Saturday, May 2, 2009

Brobdingnagian-sized words

On page 237, in the context of my discussion of Charles Magnus' "Bird's Eye View of the City of Buffalo, N.Y", I note that the illustrator has taken great pains to show that each elevator has the last name of its owner and the word "elevator" printed upon it "in Brobdingagian-sized words." My reference was not only to Jonathan Swift's satire Gulliver's Travels (1726), in which Gulliver visits the island of Brobdingag, which is populated by gigantic people who are 72 feet tall, but also to Frank Norris's novel The Pit (1903), in which the narrator proclaims that, "on all sides, blocking the horizon, red in color and designated by Brobdingagian letters, towered the hump-shouldered grain elevators [of Chicago]."

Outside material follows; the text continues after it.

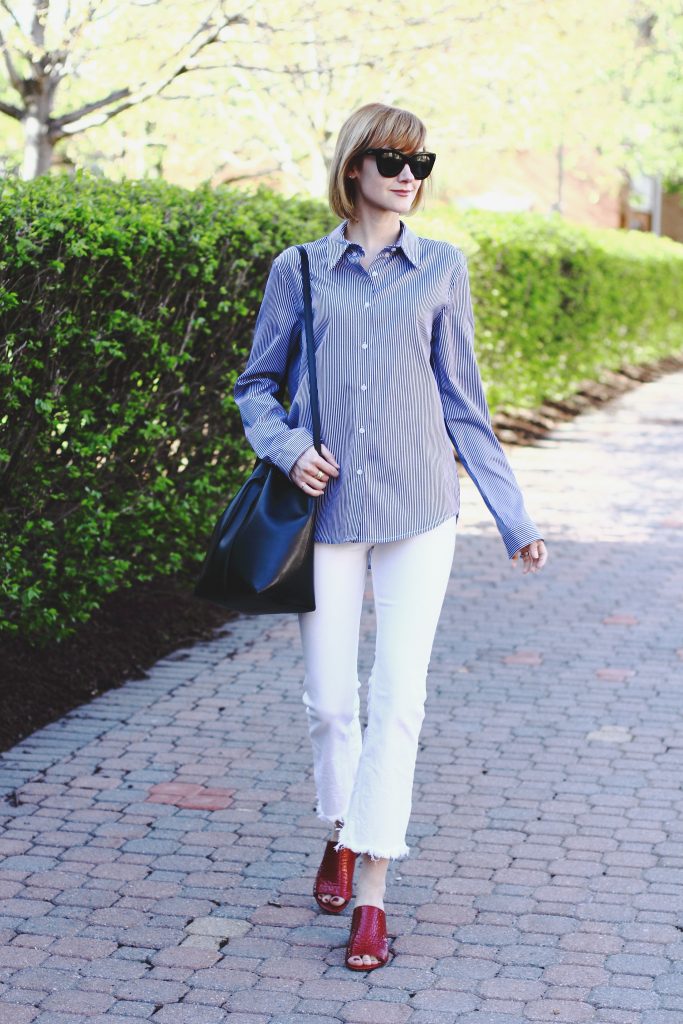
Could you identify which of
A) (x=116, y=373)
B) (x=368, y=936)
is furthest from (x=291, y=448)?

Norris' novel has come up once before, and it will (or, rather, should have) come up again, on page 258 of American Colossus, in which I mention several writers who anthropomorphicized grain elevators: Rudyard Kipling, who spoke of the "high-shouldered" elevators in Buffalo; Carl Sandburg, who referred to the "hunched shoulders" of grain elevators in the Midwest; and the anonymous author of "Ugly but Profitable: The Grain Elevators of Buffalo: Examples of Hideousness in Architecture" (1891), who claimed that Buffalo's elevators "rear their ungainly heads" above the skyline.